I remember her still, this woman, middle aged, averagely sculpted, somewhat distracted as she applied lotion upon her bare body. Around her, other women continued to blow dry their hair and outline their lips. I too was preparing to leave for college and was in a hurry, and so it was a few seconds before I registered the fact that she was without clothes, but once I recognised her nudity I did not know what to do. I felt it would be rude to look away, and yet I was irresistibly drawn to her. This was the curiosity one would feel in a new city—the desire to travel down new lanes, study certain buildings, even though lanes are lanes and buildings, buildings. I took quick glances at her, marvelling at similarities and differences. I had nothing but my own self to compare with.
Over the years I lost that tourist-like curiosity. No, I lie. I never truly lost that curiosity, not even after I had seen several naked women, but the curiosity was now accompanied by awe. These women, these naked women, I realised wore their bodies with the same ease that I wore my jeans and my pullovers. Had they all been tightly toned individuals, perhaps I could have argued their confidence came from their sense of bodily beauty, but this was not the case. All kinds of women were at ease with themselves. I must add that the locker rooms I am referring to were locker rooms in gyms, so maybe the fact that these women were here to exercise their bodies had something to do with their bindaasness, but it did not seem to be quite the case. Just because you hit the gym does not mean you get yourself a goddess’ body or a goddess’ confidence, and the naked women patting lotion on their thighs ranged from toned to flabby, thin to plump, young to old. What they shared was an expression of ease, a lack of care.

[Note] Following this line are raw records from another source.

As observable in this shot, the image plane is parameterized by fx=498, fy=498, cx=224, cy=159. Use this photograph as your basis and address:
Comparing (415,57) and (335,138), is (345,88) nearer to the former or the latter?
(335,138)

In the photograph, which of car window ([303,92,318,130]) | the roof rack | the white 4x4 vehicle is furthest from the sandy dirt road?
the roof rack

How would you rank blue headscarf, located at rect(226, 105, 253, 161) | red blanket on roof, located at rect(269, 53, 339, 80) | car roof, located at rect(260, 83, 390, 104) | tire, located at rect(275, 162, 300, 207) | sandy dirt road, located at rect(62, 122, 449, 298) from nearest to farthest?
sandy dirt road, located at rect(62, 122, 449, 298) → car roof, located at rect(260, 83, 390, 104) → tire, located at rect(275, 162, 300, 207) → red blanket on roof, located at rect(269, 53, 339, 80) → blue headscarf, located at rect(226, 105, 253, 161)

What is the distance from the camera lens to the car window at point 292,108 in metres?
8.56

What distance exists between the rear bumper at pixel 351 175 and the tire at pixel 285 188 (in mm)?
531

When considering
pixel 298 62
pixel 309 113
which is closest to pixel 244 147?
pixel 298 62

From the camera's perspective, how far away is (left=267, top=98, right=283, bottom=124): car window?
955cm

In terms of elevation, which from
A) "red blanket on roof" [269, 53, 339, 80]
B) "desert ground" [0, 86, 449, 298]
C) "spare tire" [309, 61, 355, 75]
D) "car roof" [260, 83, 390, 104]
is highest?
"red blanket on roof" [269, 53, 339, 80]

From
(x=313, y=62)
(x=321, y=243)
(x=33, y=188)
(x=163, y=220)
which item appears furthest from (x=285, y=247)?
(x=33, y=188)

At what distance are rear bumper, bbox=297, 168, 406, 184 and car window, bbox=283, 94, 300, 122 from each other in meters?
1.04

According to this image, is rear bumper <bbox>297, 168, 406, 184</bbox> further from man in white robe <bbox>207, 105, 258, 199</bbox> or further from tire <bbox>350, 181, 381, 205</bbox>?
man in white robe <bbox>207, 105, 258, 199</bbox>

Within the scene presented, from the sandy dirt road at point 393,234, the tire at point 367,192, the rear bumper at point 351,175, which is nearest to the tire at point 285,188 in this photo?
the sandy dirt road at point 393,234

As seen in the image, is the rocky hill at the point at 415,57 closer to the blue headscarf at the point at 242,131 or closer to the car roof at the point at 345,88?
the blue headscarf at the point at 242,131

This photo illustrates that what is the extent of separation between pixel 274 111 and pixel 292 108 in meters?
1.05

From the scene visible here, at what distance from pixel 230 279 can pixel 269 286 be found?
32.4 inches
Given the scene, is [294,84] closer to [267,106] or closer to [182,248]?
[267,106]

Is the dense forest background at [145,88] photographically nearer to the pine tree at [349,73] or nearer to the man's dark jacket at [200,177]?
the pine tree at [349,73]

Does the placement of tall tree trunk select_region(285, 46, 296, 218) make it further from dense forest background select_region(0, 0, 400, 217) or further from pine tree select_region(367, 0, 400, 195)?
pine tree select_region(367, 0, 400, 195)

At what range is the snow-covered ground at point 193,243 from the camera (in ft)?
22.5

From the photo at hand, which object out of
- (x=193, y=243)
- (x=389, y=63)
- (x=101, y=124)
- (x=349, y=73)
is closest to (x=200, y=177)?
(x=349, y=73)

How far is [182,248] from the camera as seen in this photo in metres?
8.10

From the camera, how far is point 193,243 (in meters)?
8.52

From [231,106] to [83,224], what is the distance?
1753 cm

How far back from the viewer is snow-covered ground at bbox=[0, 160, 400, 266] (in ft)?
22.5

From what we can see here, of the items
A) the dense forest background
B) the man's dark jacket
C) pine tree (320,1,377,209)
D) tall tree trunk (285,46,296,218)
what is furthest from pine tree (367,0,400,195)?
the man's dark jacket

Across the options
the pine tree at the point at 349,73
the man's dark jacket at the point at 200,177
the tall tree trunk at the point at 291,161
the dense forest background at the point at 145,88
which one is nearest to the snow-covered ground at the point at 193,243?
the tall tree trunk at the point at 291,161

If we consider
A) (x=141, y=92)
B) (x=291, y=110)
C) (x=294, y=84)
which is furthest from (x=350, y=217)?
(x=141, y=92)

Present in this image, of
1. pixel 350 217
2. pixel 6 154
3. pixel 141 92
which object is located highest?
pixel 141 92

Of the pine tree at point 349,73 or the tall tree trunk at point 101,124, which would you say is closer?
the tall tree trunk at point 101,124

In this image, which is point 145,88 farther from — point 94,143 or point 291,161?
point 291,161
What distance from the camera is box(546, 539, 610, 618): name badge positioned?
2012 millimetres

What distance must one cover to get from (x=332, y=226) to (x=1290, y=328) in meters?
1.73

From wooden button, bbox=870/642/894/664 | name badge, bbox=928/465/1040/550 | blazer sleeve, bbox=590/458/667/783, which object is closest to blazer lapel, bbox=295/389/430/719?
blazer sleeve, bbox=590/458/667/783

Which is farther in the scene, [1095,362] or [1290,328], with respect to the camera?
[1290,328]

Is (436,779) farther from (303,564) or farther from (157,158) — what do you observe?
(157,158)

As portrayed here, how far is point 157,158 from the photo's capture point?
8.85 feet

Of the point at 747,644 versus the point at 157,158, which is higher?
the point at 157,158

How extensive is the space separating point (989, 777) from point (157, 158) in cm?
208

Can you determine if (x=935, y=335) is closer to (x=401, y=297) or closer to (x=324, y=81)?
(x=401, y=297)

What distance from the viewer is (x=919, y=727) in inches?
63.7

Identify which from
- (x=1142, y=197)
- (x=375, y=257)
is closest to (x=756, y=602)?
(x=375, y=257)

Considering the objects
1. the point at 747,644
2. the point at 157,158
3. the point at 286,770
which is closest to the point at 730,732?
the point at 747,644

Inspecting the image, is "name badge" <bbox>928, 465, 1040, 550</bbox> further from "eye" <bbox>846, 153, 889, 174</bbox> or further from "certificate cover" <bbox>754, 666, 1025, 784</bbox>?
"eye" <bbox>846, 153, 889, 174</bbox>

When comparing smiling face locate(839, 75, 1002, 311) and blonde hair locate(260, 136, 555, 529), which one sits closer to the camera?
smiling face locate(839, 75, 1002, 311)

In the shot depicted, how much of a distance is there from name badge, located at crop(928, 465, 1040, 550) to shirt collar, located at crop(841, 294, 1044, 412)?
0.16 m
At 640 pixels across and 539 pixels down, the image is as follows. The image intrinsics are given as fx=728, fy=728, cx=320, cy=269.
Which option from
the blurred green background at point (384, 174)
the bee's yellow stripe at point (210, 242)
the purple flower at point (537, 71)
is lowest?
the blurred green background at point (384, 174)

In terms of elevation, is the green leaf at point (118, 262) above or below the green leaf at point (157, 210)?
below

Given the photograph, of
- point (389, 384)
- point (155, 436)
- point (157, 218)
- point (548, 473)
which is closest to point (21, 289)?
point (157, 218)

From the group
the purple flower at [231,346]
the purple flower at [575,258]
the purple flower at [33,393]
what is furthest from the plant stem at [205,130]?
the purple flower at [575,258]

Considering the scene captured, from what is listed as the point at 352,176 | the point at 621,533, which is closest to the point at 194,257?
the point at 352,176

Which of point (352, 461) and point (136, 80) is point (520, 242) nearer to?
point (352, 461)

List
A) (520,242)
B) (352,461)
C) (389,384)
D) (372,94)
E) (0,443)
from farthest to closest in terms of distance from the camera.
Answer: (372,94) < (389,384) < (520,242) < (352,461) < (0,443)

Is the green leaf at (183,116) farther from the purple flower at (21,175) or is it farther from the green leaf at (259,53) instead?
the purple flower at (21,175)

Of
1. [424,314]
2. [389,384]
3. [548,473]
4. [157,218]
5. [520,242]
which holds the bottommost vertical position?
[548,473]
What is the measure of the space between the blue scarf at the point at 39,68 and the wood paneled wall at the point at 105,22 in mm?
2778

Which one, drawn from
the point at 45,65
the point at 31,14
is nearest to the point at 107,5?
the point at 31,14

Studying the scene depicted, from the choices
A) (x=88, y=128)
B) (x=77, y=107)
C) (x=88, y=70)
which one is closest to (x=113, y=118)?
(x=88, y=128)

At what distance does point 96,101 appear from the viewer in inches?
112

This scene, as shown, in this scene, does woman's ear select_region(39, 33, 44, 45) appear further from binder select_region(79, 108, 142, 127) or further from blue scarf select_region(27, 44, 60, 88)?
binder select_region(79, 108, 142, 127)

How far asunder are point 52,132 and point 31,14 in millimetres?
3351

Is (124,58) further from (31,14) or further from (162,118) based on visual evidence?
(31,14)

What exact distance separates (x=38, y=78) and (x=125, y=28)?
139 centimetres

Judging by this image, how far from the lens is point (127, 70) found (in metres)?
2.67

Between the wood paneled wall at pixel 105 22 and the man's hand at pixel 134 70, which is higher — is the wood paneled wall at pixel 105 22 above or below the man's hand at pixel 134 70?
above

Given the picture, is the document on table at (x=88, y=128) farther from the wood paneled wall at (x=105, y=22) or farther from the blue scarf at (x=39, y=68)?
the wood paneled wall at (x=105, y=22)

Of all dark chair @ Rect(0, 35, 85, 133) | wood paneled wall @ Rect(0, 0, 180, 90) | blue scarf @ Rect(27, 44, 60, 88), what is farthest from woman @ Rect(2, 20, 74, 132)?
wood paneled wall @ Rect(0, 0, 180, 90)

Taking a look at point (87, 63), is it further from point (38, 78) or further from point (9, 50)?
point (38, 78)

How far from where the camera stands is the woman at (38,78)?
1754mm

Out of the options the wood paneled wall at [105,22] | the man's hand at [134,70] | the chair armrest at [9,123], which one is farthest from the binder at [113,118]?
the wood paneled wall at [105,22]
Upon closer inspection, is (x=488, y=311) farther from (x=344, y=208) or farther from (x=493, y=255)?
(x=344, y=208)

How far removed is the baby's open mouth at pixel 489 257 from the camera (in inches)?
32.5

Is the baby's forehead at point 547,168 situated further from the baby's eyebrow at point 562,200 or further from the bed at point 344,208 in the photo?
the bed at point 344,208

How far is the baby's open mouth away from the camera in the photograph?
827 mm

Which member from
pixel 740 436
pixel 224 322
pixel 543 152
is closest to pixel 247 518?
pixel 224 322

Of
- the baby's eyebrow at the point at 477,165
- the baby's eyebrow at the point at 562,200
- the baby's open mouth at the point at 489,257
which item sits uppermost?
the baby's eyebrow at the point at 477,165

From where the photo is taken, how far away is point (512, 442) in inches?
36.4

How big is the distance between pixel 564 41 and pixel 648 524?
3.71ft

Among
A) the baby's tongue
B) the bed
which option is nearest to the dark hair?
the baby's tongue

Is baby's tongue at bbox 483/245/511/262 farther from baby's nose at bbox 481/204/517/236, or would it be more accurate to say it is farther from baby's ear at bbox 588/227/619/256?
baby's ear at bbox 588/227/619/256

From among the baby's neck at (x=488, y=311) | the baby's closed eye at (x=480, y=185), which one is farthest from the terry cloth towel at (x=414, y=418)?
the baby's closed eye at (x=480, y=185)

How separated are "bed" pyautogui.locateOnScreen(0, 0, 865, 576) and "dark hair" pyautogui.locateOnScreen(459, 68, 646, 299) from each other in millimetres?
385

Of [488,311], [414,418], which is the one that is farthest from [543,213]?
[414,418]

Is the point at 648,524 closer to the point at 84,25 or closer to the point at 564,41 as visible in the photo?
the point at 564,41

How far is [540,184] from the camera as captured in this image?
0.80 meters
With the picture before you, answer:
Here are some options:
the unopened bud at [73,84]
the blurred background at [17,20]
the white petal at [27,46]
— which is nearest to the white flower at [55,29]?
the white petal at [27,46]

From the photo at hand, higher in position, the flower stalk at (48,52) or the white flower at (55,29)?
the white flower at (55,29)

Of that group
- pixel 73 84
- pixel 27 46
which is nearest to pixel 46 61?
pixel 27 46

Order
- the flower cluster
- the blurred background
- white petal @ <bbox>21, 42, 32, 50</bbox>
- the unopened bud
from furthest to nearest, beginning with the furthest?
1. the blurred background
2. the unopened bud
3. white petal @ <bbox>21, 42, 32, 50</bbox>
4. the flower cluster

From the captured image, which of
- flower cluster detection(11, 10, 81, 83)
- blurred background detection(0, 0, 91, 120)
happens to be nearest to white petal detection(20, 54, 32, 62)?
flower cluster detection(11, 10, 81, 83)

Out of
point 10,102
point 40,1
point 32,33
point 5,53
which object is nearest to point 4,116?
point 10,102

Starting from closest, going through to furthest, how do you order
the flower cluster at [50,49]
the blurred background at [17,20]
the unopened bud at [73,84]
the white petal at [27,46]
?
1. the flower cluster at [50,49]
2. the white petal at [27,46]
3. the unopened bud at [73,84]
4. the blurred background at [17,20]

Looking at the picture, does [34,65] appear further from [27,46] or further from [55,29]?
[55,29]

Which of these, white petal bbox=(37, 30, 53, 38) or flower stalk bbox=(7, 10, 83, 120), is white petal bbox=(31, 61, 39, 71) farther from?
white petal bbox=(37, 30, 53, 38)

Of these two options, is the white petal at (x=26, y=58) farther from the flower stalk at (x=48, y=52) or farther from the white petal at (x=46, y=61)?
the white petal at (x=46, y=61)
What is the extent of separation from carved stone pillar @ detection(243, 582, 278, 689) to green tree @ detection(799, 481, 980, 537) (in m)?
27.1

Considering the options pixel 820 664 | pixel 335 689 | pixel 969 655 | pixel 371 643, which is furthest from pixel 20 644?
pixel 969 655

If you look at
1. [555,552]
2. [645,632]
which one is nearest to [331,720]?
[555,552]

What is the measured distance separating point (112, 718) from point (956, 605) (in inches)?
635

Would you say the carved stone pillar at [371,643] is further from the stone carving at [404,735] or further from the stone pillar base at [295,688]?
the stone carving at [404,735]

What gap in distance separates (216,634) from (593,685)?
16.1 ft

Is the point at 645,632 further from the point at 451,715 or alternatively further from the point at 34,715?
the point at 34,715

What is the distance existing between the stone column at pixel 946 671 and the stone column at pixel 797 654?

More than once I thought I would give it a try. I will come out of the shower, I thought, pubic hair and all, and mingle with my female community. Here, among those of my kind, I will feel no need to hide, cover, camouflage, or pretend. Here, I will be me. Of course, I never managed. For over two decades, I had been told the female body was both sacred and profane, too beautiful and too ugly, a temple and a brothel. It was a secret, a sigh, a message, a code. It could not be ‘displayed’ and any visibility was a ‘display’. And any display was indecent. It was also a rebellion, a statement, and a cry for chaos. I did not want to display my body. I am largely a decent, quiet woman, and rarely want to trigger a rebellion, make a statement or create chaos. In a city of bodies, I wanted my body to be another building. It’s terrible metaphor, but that is how it was. I wanted at least one place in the world where being unclothed would mean the same thing as being clothed.
It’s been many years since those locker room days in the US. I am no longer in the US now. The gym I now hit is in Mumbai, close to the colony I live in, where everyone knows everyone. In the colony and in the gym the younger girls—mostly those who are unmarried—wear shorts. The older women—and the younger, married ones—wear long trousers. Of course, there is no nudity. Not even in locker rooms. In fact, I had forgotten those women from my younger days, forgotten my own fascination with them too. That was another country. Another city. Another me. Until a week ago.
A week ago, a new girl came into our gym. She was quiet and rather shy looking. She came with her mother, at least I think the older woman was her mother. I could be wrong. Later, while a few others and I were in the locker room, the girl and the older woman stepped out of the shower and came into the room with towels around their bodies. While the rest of us got ready for work, the girl pulled off her towel, and she was completely naked. It was a strange moment. In the five years I had been visiting this gym, I had never seen a bare body. I am quite sure this was also true for the other women with me in the room right then. At that precise moment, when the girl removed her towel, there was a collective (completely inaudible) intake of breath in the room. The girl noticed nothing and continued to talk quietly with the older woman as she rubbed her body dry and began applying lotion upon her limbs. The older woman nodded and responded, going about her own business even as she conversed. The rest of us stared into the many mirrors around us. We would not look at one another or at them.
Distantly, I felt the same curiosity, the same awe, the same embarrassment I had once felt. I wondered at the collective emotion in the room, so thick with wonder, so inquisitive. There was resentment too. A surprise. A taken-abackness. A tilting of the head at this possibility. When the girl and the older woman finally left the locker room, there was a collective (and audible) letting go of breath held for too long, a sigh. How to handle this display? This quiet ease? This visibility that was not an act of rebellion or dissent, that simply was visible?
For a few minutes after the two had left, the five or six of us in the room were awkwardly quiet. What could we say? Then one of the women started to laugh. “My god!” she said, “look at us!” and we all burst into a laugh. How absurd we were. Then another said, Shit, I am jealous. And I am sure we all recognised that lurking jealousy inside our own bodies.